Well my problem is I'm having problem drawing this vector. I can't seem to get that 28degrees N of E inside the angle of my vector diagram. Someone please show me how to draw it.


Uh, that is the easy part of the problem! Draw a horizontal line representing "East" at the left end it measure an angle up 28 degrees. Draw an arrow from the left end of your horizontal line in that direction. Draw an arrow straight down representing the wind (which I hope is actually 100 km/hr) with "length" 100. Connect your beginning and end points to form a triangle.
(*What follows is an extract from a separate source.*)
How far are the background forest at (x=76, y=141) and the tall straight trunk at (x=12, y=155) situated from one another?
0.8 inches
That last line should have "length" 480 and its direction is the direction in which the plane should head.

[krypt0nite]

Could you draw that in paint or something really quickly because its hard to understand. But anyways the answer i got is 40 degrees N of S is the direction it should head in. Is that correct?

[HallsofIvy]

No, I can't use Paint: the file is much too large to upload.

Surely you don't mean "N of S"! If you got 40 degrees N of E, that's pretty close.

In my picture, the angle between the horizontal axis and the "flight path" is 28 degrees. By "alternate interior angles" the angle the horizontal makes with that same "flight path" at the other end is also 28 degrees and so the angle inside the triangle at that point (from the "flight path" to north) is 90+ 28= 118 degrees. Now use the sine law: that 118 degree angle is opposite the 480 km/h line. The angle opposite the 100 km/h line is given by sin(A)/100= sin(118)/480 so A is about 10.6 degrees. The heading of the airplane should be that plus the original 28: about 38.6 degees North of East.